→ **Task instructions**
Would you transcribe all of the data exactly, down to the last character?

→ **Dataset**
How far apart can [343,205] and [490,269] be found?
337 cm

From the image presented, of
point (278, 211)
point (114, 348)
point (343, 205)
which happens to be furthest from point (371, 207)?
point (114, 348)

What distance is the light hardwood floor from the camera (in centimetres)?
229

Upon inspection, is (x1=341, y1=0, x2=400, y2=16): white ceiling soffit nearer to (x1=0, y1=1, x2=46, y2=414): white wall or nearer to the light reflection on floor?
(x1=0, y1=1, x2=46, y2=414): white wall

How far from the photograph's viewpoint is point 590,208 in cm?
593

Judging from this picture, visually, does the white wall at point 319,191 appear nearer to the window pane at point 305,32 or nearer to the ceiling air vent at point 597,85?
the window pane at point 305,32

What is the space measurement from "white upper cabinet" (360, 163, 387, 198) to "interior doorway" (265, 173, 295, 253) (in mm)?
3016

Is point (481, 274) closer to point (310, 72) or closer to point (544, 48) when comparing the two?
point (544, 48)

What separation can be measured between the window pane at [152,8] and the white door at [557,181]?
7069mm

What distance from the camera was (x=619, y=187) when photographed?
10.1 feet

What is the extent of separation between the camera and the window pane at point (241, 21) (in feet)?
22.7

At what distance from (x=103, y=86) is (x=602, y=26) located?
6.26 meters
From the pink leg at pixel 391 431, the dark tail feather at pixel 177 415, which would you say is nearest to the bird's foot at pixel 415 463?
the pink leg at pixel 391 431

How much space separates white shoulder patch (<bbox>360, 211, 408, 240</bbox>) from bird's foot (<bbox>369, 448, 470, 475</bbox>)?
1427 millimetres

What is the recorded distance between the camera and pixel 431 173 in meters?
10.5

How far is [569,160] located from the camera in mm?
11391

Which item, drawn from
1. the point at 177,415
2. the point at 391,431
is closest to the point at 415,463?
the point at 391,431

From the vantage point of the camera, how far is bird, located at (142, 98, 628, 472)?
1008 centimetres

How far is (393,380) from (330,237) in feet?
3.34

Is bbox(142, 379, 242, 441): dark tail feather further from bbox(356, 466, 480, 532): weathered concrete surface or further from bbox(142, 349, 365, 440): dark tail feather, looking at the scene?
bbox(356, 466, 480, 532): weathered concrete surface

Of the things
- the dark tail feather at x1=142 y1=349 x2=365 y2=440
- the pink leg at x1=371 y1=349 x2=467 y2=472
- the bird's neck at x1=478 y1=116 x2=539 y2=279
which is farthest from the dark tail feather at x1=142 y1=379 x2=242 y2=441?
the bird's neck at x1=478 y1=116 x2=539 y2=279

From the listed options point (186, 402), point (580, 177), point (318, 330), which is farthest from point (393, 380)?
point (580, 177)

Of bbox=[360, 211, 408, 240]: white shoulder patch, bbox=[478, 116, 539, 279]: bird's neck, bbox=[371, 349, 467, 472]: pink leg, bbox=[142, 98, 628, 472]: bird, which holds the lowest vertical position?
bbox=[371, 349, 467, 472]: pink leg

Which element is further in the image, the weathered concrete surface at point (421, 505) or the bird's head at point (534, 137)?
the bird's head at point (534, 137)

→ **Worked solution**
How far apart can [343,205] and [490,269] be found?
337 cm

From the image presented, of
point (278, 211)
point (114, 348)
point (343, 205)
which happens to be furthest from point (371, 207)?
point (114, 348)

What distance is the light hardwood floor from the camera (in centimetres)?
229

Upon inspection, is (x1=341, y1=0, x2=400, y2=16): white ceiling soffit nearer to (x1=0, y1=1, x2=46, y2=414): white wall or nearer to the light reflection on floor?
(x1=0, y1=1, x2=46, y2=414): white wall

How far from the photograph's viewpoint is point 590,208 in cm?
593

Judging from this picture, visually, does the white wall at point 319,191 appear nearer to the window pane at point 305,32 or nearer to the ceiling air vent at point 597,85?
the window pane at point 305,32

What is the space measurement from "white upper cabinet" (360, 163, 387, 198) to "interior doorway" (265, 173, 295, 253) (in mm)?
3016

Is point (481, 274) closer to point (310, 72) or closer to point (544, 48) when comparing the two?
point (544, 48)

What separation can be measured between the window pane at [152,8] and the white door at [557,181]?
7069mm

What distance from the camera was (x=619, y=187) when photographed?
10.1 feet

What is the extent of separation between the camera and the window pane at point (241, 21) (in feet)?
22.7

At what distance from (x=103, y=86) is (x=602, y=26) located?
6.26 meters
From the pink leg at pixel 391 431, the dark tail feather at pixel 177 415, which would you say is nearest to the bird's foot at pixel 415 463?
the pink leg at pixel 391 431

How much space separates white shoulder patch (<bbox>360, 211, 408, 240</bbox>) from bird's foot (<bbox>369, 448, 470, 475</bbox>)?
1427 millimetres

What is the recorded distance between the camera and pixel 431 173 in meters?
10.5

How far is [569,160] located from the camera in mm?
11391

Which item, drawn from
1. the point at 177,415
2. the point at 391,431
is closest to the point at 415,463?
the point at 391,431

From the vantage point of the camera, how far is bird, located at (142, 98, 628, 472)?
1008 centimetres

How far is (393,380) from (330,237) in feet?
3.34

Is bbox(142, 379, 242, 441): dark tail feather further from bbox(356, 466, 480, 532): weathered concrete surface or further from bbox(142, 349, 365, 440): dark tail feather, looking at the scene?
bbox(356, 466, 480, 532): weathered concrete surface

Of the things
- the dark tail feather at x1=142 y1=349 x2=365 y2=440
- the pink leg at x1=371 y1=349 x2=467 y2=472
- the bird's neck at x1=478 y1=116 x2=539 y2=279
which is farthest from the dark tail feather at x1=142 y1=379 x2=242 y2=441?
the bird's neck at x1=478 y1=116 x2=539 y2=279

From the listed options point (186, 402), point (580, 177), point (318, 330), which is farthest from point (393, 380)?
point (580, 177)

Of bbox=[360, 211, 408, 240]: white shoulder patch, bbox=[478, 116, 539, 279]: bird's neck, bbox=[371, 349, 467, 472]: pink leg, bbox=[142, 98, 628, 472]: bird, which holds the lowest vertical position?
bbox=[371, 349, 467, 472]: pink leg

Which element is further in the image, the weathered concrete surface at point (421, 505) or the bird's head at point (534, 137)?
the bird's head at point (534, 137)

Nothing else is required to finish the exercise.